I’m sure you have noticed when your dog drinks water, it makes a mess. This mess is worse with dogs with saggy lips like bulldogs, bloodhounds, Mastiffs, St. Bernards and Newfoundlands.
Cats on the other hand have much better manners and the water is not typically spilled on the floor around their drinking bowls.
“Cats rule, dogs drool” — at least when it comes to drinking water, scientists say. Neither dogs nor cats have large cheeks to create suction and form a seal when drinking.
Humans, horses, sheep and pigs all have large cheeks that can create suction to drink, but not dogs and cats.
If we were out in the wilderness and needed a drink from a creek or lake but were unable to use our hands to drink, we would merely place our mouth on the water surface and suck the water into our mouths and our cheeks would form a seal.
Dogs’ and cats’ cheeks do not extend forward enough to create suction. Drinking is more of an anatomical challenge for them than for us.
Dogs use their tongues like a ladle or a spoon to scoop liquid into their mouths. They move some water with the bottom of their tongues, but most of this falls off as the tongue retracts.
If it’s acting as a spoon, it’s not a very good one. Thankfully, the tip of the tongue also draws up a column of water, and before this collapses, the dog closes its mouth around it.
Cats’ drinking is much more complicated. When cats lap up liquids, they extend their tongues straight down toward the bowl with the tip of the tongue curled backward.
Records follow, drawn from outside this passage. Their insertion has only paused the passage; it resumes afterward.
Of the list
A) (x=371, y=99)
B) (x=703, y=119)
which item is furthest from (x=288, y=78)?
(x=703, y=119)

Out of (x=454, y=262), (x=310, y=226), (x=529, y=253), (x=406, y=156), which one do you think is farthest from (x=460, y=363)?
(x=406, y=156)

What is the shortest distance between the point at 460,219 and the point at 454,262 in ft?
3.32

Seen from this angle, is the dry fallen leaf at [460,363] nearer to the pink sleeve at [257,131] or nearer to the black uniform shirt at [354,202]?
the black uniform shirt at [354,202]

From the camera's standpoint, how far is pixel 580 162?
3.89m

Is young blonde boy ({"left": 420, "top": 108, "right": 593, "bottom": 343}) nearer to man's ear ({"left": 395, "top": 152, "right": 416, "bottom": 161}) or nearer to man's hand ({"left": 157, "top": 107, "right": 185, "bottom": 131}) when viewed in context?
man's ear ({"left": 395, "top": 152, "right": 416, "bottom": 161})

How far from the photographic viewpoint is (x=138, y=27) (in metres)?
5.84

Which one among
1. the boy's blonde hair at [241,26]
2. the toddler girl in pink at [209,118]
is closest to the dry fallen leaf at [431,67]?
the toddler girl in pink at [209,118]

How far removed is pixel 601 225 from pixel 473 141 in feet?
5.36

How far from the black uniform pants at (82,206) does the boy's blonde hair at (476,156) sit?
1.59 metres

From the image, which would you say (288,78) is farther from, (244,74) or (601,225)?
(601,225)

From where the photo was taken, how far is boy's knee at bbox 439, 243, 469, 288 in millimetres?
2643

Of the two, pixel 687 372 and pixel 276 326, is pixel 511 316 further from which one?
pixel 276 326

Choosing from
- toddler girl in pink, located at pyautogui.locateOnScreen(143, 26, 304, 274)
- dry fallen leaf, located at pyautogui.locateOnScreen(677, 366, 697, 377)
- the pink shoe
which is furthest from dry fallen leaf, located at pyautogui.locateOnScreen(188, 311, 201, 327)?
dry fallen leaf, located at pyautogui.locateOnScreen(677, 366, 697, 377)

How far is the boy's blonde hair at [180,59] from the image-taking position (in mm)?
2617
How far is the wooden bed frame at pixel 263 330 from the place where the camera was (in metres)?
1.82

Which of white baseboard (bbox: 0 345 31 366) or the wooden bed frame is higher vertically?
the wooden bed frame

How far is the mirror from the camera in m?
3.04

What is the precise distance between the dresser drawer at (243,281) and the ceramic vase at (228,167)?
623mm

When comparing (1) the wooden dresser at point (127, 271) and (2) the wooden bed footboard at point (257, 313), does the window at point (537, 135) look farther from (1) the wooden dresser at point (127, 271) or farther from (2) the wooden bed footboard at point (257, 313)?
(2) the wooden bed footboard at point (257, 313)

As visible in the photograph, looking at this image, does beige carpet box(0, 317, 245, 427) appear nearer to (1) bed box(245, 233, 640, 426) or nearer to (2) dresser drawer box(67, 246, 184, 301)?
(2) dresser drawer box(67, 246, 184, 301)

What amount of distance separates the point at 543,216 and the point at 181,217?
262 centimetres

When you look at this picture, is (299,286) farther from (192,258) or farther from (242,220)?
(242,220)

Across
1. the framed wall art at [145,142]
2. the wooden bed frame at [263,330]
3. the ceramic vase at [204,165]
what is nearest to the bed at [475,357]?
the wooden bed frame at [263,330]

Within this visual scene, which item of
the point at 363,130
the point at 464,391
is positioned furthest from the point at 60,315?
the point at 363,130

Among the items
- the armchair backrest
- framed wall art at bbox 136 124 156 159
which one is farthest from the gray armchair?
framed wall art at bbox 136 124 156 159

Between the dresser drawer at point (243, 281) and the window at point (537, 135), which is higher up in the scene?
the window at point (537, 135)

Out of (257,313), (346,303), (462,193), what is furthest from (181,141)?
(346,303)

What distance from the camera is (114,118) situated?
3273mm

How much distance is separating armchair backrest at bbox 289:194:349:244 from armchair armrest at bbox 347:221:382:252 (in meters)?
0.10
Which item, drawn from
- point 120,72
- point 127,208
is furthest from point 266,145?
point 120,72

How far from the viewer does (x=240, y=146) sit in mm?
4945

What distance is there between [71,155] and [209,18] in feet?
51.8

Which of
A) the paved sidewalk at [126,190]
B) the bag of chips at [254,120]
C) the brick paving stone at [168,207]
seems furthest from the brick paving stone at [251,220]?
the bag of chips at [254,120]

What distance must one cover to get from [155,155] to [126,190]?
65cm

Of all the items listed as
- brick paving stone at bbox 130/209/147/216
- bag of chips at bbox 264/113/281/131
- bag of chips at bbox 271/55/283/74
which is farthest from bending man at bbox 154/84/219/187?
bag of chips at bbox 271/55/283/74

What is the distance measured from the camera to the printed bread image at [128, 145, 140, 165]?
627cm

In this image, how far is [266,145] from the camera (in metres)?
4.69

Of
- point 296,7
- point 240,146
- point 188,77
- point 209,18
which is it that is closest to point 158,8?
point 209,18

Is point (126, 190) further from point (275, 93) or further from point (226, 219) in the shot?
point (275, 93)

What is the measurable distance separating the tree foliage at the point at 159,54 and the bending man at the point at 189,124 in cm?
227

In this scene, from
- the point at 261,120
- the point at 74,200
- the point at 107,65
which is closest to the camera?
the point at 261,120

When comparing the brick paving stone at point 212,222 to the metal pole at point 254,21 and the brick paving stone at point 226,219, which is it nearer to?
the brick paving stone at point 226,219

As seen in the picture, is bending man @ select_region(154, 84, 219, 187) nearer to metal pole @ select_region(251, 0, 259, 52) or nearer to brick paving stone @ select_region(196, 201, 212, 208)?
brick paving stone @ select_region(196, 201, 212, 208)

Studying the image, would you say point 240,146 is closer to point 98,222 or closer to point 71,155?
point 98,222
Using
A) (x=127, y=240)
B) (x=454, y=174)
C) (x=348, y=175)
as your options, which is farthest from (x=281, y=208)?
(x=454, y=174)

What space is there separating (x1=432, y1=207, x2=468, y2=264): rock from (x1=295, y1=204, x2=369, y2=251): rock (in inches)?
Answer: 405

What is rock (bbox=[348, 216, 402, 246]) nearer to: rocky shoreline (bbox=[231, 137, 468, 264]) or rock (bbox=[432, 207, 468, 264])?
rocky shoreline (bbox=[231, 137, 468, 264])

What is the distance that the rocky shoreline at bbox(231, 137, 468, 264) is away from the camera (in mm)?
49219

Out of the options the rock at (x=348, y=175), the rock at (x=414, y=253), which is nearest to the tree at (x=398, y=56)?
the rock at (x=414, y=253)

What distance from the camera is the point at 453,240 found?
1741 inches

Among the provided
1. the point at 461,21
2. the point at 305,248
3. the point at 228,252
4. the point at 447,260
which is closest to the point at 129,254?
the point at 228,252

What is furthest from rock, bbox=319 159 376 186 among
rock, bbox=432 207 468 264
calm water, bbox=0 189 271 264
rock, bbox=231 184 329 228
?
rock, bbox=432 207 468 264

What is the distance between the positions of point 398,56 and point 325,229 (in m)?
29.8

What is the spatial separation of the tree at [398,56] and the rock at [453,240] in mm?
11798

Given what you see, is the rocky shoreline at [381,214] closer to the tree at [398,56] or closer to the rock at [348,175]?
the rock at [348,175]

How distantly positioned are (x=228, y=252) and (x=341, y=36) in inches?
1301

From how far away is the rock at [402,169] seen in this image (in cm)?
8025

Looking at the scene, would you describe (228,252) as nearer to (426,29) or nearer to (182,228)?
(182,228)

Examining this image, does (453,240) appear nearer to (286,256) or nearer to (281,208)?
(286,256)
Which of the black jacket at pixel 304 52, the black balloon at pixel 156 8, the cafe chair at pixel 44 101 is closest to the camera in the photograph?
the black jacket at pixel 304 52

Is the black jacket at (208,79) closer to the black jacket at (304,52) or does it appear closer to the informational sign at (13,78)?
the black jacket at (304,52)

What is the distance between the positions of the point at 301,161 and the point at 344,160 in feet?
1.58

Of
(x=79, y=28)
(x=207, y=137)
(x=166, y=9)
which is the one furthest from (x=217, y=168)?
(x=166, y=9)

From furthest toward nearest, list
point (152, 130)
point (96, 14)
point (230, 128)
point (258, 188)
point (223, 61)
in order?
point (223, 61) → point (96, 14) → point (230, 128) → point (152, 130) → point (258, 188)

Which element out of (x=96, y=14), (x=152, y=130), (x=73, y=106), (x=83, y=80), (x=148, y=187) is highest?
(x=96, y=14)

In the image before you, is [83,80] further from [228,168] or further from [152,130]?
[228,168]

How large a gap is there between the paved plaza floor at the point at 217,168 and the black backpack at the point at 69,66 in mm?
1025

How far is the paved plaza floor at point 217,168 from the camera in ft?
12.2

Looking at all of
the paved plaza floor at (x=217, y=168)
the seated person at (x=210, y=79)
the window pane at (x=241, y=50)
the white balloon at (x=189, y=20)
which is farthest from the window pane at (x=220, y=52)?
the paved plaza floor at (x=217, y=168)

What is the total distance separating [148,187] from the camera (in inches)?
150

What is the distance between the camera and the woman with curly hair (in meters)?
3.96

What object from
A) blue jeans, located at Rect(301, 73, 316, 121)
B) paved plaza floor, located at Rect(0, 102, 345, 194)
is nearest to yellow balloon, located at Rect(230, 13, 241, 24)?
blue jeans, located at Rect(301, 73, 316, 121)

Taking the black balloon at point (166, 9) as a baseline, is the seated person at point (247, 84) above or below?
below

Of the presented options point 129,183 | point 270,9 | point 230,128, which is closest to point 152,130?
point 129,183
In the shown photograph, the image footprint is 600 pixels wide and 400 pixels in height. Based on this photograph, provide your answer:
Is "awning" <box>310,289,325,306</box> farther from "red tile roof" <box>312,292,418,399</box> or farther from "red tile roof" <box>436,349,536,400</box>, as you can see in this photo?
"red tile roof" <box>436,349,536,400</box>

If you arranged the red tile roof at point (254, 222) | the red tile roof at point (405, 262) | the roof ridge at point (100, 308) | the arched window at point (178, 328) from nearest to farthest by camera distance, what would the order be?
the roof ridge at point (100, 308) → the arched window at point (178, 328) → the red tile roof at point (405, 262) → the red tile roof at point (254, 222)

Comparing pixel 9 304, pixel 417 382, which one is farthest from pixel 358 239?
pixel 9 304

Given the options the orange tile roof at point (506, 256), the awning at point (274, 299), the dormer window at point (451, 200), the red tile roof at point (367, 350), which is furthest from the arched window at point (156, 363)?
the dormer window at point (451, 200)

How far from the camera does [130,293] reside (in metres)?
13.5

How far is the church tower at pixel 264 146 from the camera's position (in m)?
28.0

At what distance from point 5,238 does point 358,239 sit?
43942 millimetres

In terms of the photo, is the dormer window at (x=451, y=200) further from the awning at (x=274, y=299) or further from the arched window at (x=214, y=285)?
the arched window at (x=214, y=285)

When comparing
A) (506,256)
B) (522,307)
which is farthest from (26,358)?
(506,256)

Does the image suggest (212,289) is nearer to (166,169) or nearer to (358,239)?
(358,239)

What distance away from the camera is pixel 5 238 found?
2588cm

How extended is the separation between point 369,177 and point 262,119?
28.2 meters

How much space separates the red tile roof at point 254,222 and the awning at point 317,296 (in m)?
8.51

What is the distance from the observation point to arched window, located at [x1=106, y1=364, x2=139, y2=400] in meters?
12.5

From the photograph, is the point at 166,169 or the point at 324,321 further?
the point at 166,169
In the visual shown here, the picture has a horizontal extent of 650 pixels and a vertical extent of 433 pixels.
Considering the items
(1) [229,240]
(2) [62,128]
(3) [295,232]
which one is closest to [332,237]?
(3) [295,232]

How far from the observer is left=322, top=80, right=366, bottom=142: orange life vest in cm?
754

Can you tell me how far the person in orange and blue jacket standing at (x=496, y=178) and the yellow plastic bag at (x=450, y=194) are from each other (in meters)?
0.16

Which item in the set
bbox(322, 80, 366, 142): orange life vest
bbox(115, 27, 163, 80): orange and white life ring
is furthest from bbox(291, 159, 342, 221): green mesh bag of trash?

The top of their tongues touches the liquid first.
But recent high-speed videos made by MIT, Virginia Tech and Princeton researchers reveal that the top of the cat’s tongue is the only surface to touch the liquid.
Cats, unlike dogs, don’t dip their tongues into the liquid like ladles or spoons.
“The cat’s lapping mechanism is far more subtle and elegant,” according to MIT researchers.
The tip of the tongue just barely touches the surface of the liquid before the cat draws its tongue back up.
As it does so, a column of liquid forms between the moving tongue and the liquid’s surface. The cat then closes its mouth, pinching off the top of the column for a nice drink, while keeping its chin dry.
When the cat’s tongue touches the liquid surface, some of the liquid sticks to it through liquid adhesion, much as water adheres to a human palm when it touches the surface of a pool.
“The cat draws its tongue back up so rapidly that for a fraction of a second, inertia — the tendency of the moving liquid to continue following the tongue — overcomes gravity, which is pulling the liquid back down toward the bowl,” MIT researchers wrote.
“The cat instinctively knows just when this delicate balance will change, and it closes its mouth in the instant before gravity overtakes inertia. If the cat hesitated, the column would break, the liquid would fall back into the bowl, and the tongue would come up empty.”
While the domestic cat averages about four laps per second, the big cats, such as tigers, know to slow down. Because their tongues are larger, they lap more slowly to achieve the same balance of gravity and inertia, according to the journal Science.
MIT researchers are trying to incorporate the cat tongue movement into the development of more flexible robotic systems.
But the work could be important in the field of soft robotics, which often models itself upon boneless but dexterous structures like elephant trunks, octopus arms — or cat tongues.